◆ Required work:
According to the library notice, over what years did the Librairie Droz publish the texts collected in the John Calvin portal?

◆ Extract provided:
------------------------------------------------------------------------
Colleagues in the Taylor Institution Library have set up trials to some online Droz French resources. Two of these will be of interest to early modern history, history of the book, intellectual history, religious history, and European history. You will need SSO for remote access. Please send feedback to firstname.lastname@example.org.
The Droz Humanisme et Renaissance collection offers a collection of sources and studies on Humanism (Politien, Ficin, Erasmus, Budé…), the French Reformation (Lefèvre d’Etaples, Calvin, Farel, Beza…) and the Renaissance (literary and artistic, Hieronymus Bosch or Rabelais, Ronsard or Primaticcio), as well as the medicine, science, philosophy, book history, and all forms of knowledge and human activity from the long sixteenth century, roughly from 1450 to the death of Henry IV in 1610, the threshold of the classical age.
This portal presents all the texts by or about John Calvin which have been published by the Librairie Droz from 1960 to 2012, with an initial focus on Geneva, Calvin, and the beginnings of the French evangelical movement with Lefèvre d’Etaples and Marguerite de Navarre.
Related resources already available in Oxford:
This database comprises the writings of French Catholics against the doctrines of John Calvin (1509-1564) and other protestant leaders. France was a major centre in the clash between Catholics and Protestants during the sixteenth century. Much of the Protestant literature was in French in the hopes of converting the French people. In response, the Catholic Church preserved its position in France with these documents. This archive includes both sixteenth-century attacks on Calvinism and Protestantism as well as defences of the Catholic doctrine.
This collection offers a comprehensive survey of the original writings of the French Huguenot authors, from the first stirrings of radical dissent in the 1530s through to the end of the century. The selection privileges first and foremost original writings of authors writing within France and for an exclusively French audience. Thus whereas Calvin’s Genevan writings are not included, the tracts penned by Theodore de Bèze as part of the polemic exchange during the Colloquy of Poissy (1561) do appear here.
All told the writings collected here reveal an intellectually vibrant movement, meeting unprecedented challenges and later hardship with that mixture of confidence, aggression, and resolution in the face of adversity that characterises Calvinist churches of this era throughout Europe.
------------------------------------------------------------------------
◆ Dataset excerpts:
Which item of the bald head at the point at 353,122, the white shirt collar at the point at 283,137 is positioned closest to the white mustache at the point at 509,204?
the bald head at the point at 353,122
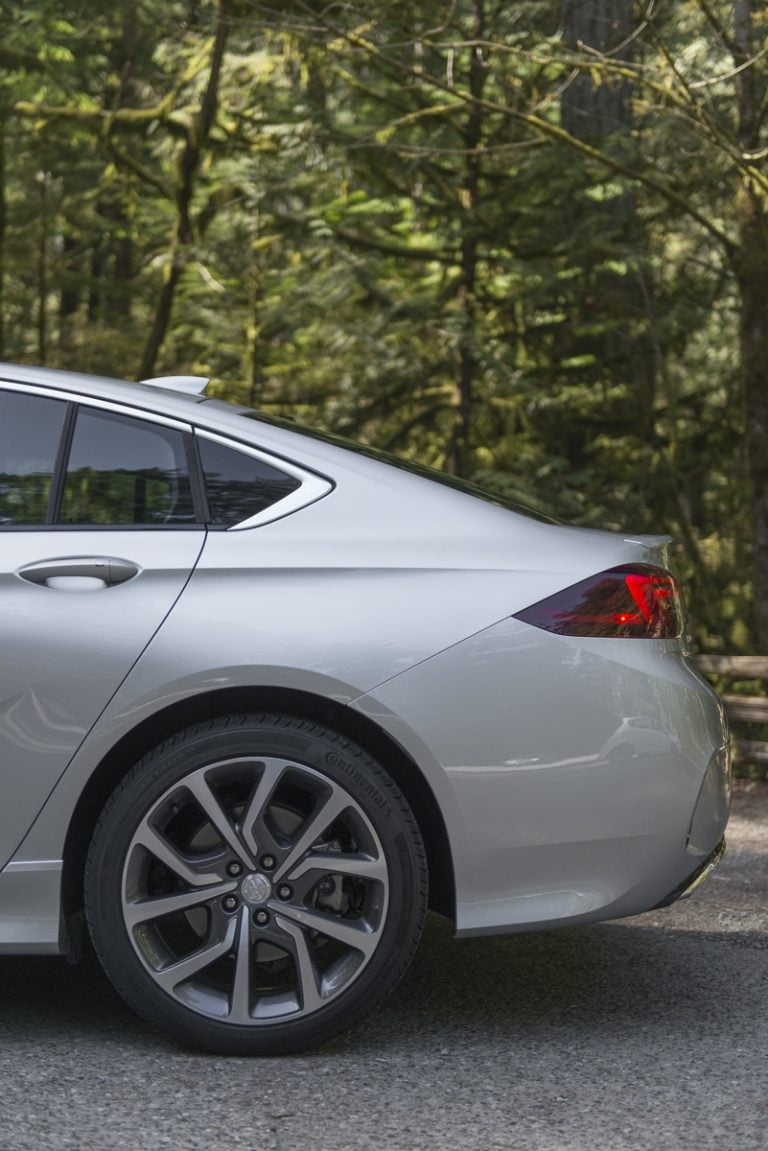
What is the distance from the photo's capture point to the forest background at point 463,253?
35.2ft

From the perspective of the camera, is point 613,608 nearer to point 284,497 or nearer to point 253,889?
point 284,497

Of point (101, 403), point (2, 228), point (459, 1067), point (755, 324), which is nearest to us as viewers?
point (459, 1067)

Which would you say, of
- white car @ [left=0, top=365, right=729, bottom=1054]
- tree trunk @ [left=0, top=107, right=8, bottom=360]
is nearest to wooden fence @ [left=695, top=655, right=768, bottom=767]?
white car @ [left=0, top=365, right=729, bottom=1054]

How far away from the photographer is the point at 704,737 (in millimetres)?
3496

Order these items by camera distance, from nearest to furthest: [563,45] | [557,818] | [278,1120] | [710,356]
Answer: [278,1120] → [557,818] → [563,45] → [710,356]

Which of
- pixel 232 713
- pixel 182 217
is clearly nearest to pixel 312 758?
pixel 232 713

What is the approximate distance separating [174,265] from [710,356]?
18.8 feet

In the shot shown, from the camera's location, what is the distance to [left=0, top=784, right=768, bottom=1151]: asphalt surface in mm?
2902

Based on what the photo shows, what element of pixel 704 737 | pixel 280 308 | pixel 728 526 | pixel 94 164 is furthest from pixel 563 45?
pixel 94 164

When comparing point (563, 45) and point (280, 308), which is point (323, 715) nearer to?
point (563, 45)

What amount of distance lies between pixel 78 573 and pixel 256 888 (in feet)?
2.83

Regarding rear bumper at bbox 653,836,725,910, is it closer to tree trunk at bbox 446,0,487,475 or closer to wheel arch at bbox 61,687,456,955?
wheel arch at bbox 61,687,456,955

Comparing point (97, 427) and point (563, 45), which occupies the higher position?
point (563, 45)

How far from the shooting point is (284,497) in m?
3.55
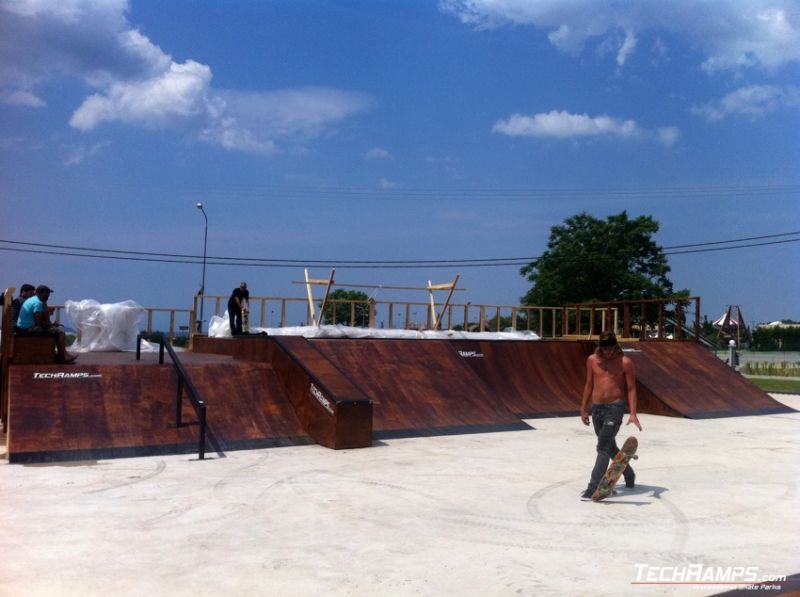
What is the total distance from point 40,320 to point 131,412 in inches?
79.3

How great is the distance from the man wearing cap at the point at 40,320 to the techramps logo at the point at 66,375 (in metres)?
0.56

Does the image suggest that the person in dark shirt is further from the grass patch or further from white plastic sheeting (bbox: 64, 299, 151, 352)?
the grass patch

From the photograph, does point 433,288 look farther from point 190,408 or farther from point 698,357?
point 190,408

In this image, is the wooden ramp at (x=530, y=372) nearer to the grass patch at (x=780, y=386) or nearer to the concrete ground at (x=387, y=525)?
the concrete ground at (x=387, y=525)

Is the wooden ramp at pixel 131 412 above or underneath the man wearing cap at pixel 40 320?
underneath

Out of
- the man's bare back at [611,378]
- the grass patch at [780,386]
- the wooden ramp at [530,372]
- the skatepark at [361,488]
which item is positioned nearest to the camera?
the skatepark at [361,488]

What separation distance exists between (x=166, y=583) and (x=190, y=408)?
609 centimetres

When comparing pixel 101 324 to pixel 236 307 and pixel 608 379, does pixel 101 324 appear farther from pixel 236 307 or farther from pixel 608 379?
pixel 608 379

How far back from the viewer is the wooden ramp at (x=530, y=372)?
14.9 m

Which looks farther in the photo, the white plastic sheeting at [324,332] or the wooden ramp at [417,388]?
the white plastic sheeting at [324,332]

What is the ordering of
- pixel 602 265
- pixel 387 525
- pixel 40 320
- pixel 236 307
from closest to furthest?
pixel 387 525 → pixel 40 320 → pixel 236 307 → pixel 602 265

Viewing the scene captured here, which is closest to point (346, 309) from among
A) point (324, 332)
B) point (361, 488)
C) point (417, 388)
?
point (324, 332)

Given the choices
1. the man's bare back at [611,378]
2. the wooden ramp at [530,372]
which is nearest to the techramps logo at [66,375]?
the man's bare back at [611,378]

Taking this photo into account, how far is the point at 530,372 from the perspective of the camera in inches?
635
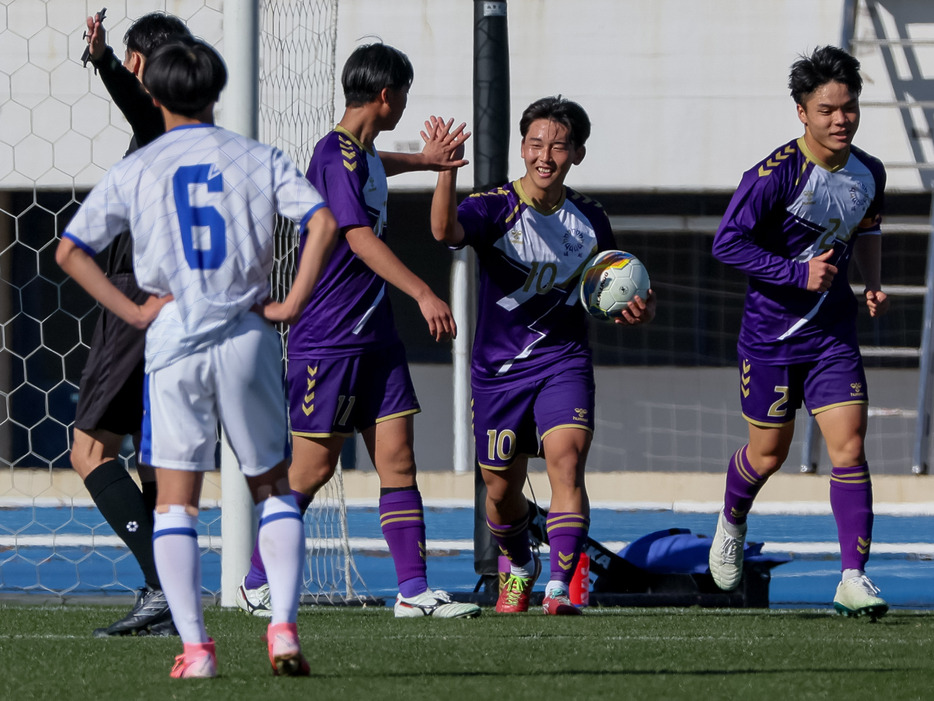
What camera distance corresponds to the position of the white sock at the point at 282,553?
3.03m

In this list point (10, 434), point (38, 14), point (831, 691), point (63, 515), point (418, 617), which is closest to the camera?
point (831, 691)

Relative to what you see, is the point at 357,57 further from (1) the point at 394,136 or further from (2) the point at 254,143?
(1) the point at 394,136

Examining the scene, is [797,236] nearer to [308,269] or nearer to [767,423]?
[767,423]

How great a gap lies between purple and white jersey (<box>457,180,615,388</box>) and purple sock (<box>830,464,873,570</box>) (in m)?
0.99

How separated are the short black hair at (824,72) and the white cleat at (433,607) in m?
2.07

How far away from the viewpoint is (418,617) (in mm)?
4672

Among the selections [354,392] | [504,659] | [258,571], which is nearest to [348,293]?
[354,392]

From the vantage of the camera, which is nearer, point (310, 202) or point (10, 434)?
point (310, 202)

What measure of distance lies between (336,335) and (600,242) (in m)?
1.09

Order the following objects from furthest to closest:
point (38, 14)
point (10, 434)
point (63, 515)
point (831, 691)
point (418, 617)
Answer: point (10, 434) → point (38, 14) → point (63, 515) → point (418, 617) → point (831, 691)

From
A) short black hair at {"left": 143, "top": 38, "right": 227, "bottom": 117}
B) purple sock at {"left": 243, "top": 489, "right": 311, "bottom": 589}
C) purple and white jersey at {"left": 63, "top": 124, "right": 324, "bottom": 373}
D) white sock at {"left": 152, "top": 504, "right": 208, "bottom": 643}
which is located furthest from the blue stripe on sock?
purple sock at {"left": 243, "top": 489, "right": 311, "bottom": 589}

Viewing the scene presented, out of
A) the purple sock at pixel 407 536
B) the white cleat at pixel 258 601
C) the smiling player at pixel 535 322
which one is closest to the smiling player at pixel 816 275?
the smiling player at pixel 535 322

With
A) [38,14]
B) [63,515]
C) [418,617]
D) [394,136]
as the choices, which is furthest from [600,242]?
------------------------------------------------------------------------
◆ Task output:
From 1960 to 2012.